All of the records below should be output exactly.

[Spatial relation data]
^^^^^^^^^^^^^^^^

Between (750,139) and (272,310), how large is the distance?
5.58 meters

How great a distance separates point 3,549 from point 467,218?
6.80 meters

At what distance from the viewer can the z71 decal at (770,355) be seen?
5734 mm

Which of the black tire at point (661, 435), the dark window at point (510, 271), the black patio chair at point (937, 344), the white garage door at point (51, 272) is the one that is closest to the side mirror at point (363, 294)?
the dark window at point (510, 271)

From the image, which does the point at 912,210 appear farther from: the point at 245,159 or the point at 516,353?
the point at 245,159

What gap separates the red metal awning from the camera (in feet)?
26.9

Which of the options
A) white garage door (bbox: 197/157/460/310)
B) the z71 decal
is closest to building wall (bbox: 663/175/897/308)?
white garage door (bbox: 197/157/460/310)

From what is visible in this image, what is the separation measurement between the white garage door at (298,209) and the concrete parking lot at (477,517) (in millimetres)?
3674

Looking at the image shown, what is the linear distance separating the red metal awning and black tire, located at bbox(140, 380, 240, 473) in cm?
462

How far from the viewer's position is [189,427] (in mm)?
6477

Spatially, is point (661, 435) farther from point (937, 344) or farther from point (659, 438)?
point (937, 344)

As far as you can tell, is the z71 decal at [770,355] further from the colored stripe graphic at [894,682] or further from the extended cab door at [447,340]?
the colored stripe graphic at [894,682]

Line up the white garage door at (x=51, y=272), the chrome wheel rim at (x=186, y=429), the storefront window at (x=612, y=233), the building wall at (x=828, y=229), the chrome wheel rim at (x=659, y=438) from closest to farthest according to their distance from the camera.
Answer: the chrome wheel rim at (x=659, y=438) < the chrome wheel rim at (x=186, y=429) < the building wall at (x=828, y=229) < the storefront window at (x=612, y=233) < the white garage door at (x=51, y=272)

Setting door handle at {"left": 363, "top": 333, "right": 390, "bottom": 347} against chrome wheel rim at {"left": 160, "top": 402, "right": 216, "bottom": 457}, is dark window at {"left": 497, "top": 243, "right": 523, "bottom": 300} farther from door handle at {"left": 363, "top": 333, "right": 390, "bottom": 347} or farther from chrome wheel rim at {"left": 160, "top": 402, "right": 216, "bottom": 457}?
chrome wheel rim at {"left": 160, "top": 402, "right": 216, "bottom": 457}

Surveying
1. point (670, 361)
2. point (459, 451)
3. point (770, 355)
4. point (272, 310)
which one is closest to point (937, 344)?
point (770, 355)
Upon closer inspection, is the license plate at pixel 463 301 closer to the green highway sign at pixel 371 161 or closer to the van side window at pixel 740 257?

^^^^^^^^^^^^^^^^

* [Result of the task]:
Between (750,139) and (272,310), how large is the distance?
5.58 meters

How great a distance separates point 3,549 from point 467,218?
6.80 meters

At what distance from the viewer can the z71 decal at (770,355) be seen?
5734 mm

Which of the black tire at point (661, 435), the dark window at point (510, 271), the black patio chair at point (937, 344), the white garage door at point (51, 272) is the one that is closest to the side mirror at point (363, 294)?
the dark window at point (510, 271)

From the image, which does the point at 912,210 appear farther from: the point at 245,159 or the point at 516,353?
the point at 245,159

What gap separates the red metal awning from the camera (in feet)?
26.9

Which of the options
A) white garage door (bbox: 197/157/460/310)
B) the z71 decal
is closest to building wall (bbox: 663/175/897/308)?
white garage door (bbox: 197/157/460/310)

From what is visible in this image, what is the separation measurement between the white garage door at (298,209) and the concrete parking lot at (477,517) (in millimetres)?
3674

Looking at the image shown, what is the linear distance separating the red metal awning and black tire, located at bbox(140, 380, 240, 473) in cm?
462

How far from the viewer's position is [189,427] (in mm)?
6477

Spatially, is point (661, 435) farther from point (937, 344) or farther from point (659, 438)?
point (937, 344)

As far as you can tell, is the z71 decal at [770,355] further from the colored stripe graphic at [894,682] or further from the extended cab door at [447,340]?
the colored stripe graphic at [894,682]

Line up the white garage door at (x=51, y=272), the chrome wheel rim at (x=186, y=429), the storefront window at (x=612, y=233), the building wall at (x=828, y=229), the chrome wheel rim at (x=659, y=438) from closest to farthest according to their distance from the camera.
Answer: the chrome wheel rim at (x=659, y=438) < the chrome wheel rim at (x=186, y=429) < the building wall at (x=828, y=229) < the storefront window at (x=612, y=233) < the white garage door at (x=51, y=272)

Setting door handle at {"left": 363, "top": 333, "right": 390, "bottom": 347} against chrome wheel rim at {"left": 160, "top": 402, "right": 216, "bottom": 457}, is dark window at {"left": 497, "top": 243, "right": 523, "bottom": 300} farther from door handle at {"left": 363, "top": 333, "right": 390, "bottom": 347} or farther from chrome wheel rim at {"left": 160, "top": 402, "right": 216, "bottom": 457}?
chrome wheel rim at {"left": 160, "top": 402, "right": 216, "bottom": 457}

Surveying
1. point (670, 361)
2. point (459, 451)
3. point (770, 355)
4. point (272, 310)
which one is closest to point (937, 344)?
point (770, 355)
Upon closer inspection, is the license plate at pixel 463 301 closer to the green highway sign at pixel 371 161 or closer to the van side window at pixel 740 257?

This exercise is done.